In most clinical cases, the task of collecting multi‐centre data is difficult due to the privacy principle. Therefore, data augmentation in a single domain is commonly used as a feasible approach to address domain generalization issues. Mixup 22 enhances new samples by interpolating images and labels to combine two samples. Instead of using the entire object regions, CutMix 33 cuts and pastes patches from one image onto the other image, along with the ground truth labels being mixed proportionally to the area of patches. To improve the generalization of ultrasound image segmentation networks, Bi et al. 23 designed a segmentation network based on mutual information, distinguishing image anatomical and domain features and employing a cross‐reconstruction method to train the network. Zhou et al. 24 designed a dual normalization model to simulate appearance variations that may occur in unknown target domains. It first uses nonlinear transformations to enhance the original images into source‐similar and source‐dissimilar images and then trains the model based on the dual normalization technique.

The few methods that have addressed domain generalization in the field of medical image segmentation are specific to certain diseases. Facing the task of MRI segmentation in NPC, these methods may suffer from the degradation of performance. Therefore, we first evaluated the performance of existing domain generalization methods on NPC MRI images and then designed more optimized algorithms specifically tailored to the characteristics of NPC images.
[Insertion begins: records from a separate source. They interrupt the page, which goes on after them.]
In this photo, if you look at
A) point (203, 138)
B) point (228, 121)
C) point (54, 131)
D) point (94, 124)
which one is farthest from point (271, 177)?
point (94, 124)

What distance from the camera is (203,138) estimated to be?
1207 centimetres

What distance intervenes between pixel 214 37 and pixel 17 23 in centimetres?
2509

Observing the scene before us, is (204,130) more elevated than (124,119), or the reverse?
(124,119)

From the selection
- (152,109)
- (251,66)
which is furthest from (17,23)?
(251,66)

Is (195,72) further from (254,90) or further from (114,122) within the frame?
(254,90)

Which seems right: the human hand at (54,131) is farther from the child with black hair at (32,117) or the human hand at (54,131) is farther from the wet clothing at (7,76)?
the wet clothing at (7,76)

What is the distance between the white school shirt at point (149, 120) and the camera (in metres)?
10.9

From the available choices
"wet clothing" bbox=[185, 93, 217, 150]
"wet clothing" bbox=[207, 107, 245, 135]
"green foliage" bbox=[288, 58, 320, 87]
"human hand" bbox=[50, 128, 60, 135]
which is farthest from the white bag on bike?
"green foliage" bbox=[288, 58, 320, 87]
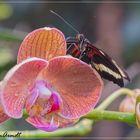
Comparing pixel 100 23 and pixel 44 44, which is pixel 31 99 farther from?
pixel 100 23

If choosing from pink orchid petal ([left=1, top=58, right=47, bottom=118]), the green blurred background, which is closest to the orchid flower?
pink orchid petal ([left=1, top=58, right=47, bottom=118])

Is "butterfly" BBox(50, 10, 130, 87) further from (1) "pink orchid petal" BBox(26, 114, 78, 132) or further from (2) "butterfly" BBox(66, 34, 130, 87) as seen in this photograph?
(1) "pink orchid petal" BBox(26, 114, 78, 132)

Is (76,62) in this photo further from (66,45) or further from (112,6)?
(112,6)

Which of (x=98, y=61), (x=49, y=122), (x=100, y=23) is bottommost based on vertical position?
(x=100, y=23)

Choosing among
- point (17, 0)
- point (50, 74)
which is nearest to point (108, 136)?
point (17, 0)

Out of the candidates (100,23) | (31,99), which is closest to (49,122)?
(31,99)

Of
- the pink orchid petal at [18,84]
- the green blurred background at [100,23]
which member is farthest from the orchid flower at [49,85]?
the green blurred background at [100,23]

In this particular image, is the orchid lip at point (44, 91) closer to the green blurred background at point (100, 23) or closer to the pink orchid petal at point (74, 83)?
the pink orchid petal at point (74, 83)

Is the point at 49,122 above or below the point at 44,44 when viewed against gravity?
below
In our study, the proposed NPC segmentation network uses triple modalities as input. With the advantage of the complementarity of triple modalities, the delineation of the GTV of NPC presents the more precise tumour boundary compared to the single modality. In this study, we first used MRIs collected from NPC patients from two hospitals to evaluate the current state‐of‐the‐art domain generalization methods in the invisible domain generalization of NPC image segmentation. In response to the problem of low efficiency in current methods, MF‐Net is proposed to solve the problem of generalization in the field of NPC MRI imaging tumour segmentation. Specifically, in the frequency domain, low‐level features of different signals are mixed, and Fourier inverse transform is performed to the spatial domain. Then, model training is conducted based on meta‐learning and compared with existing state‐of‐art methods, proving that our method can better describe the nasopharyngeal tumour body area. From the data in Table 1, it can be seen that our approach's efficacy elevates the Dice coefficients of the three modalities by 3.8%, 8.7% and 3.5% correspondingly. Moreover, the Mean Intersection over Union (MIoU) values witness an escalation of 0.5%, 1.1% and 0.9%, respectively. These outcomes incontrovertibly substantiate the potency of our method in augmenting the proficiency of image segmentation algorithms.

The clinical advantages of modern radiation therapy techniques are closely related to contouring accuracy, dose consistency and plan delivery accuracy. Currently, these processes of segmentation of NPC performed by oncologists are extremely time‐consuming and empirical. Suboptimal tumour coverage and low‐quality radiotherapy plans are major factors contributing to disease recurrence and low survival rates. In this context, our designed method not only improves the effectiveness of tumour contour recognition but also reduces the time required for contouring compared to manual delineation by oncologists.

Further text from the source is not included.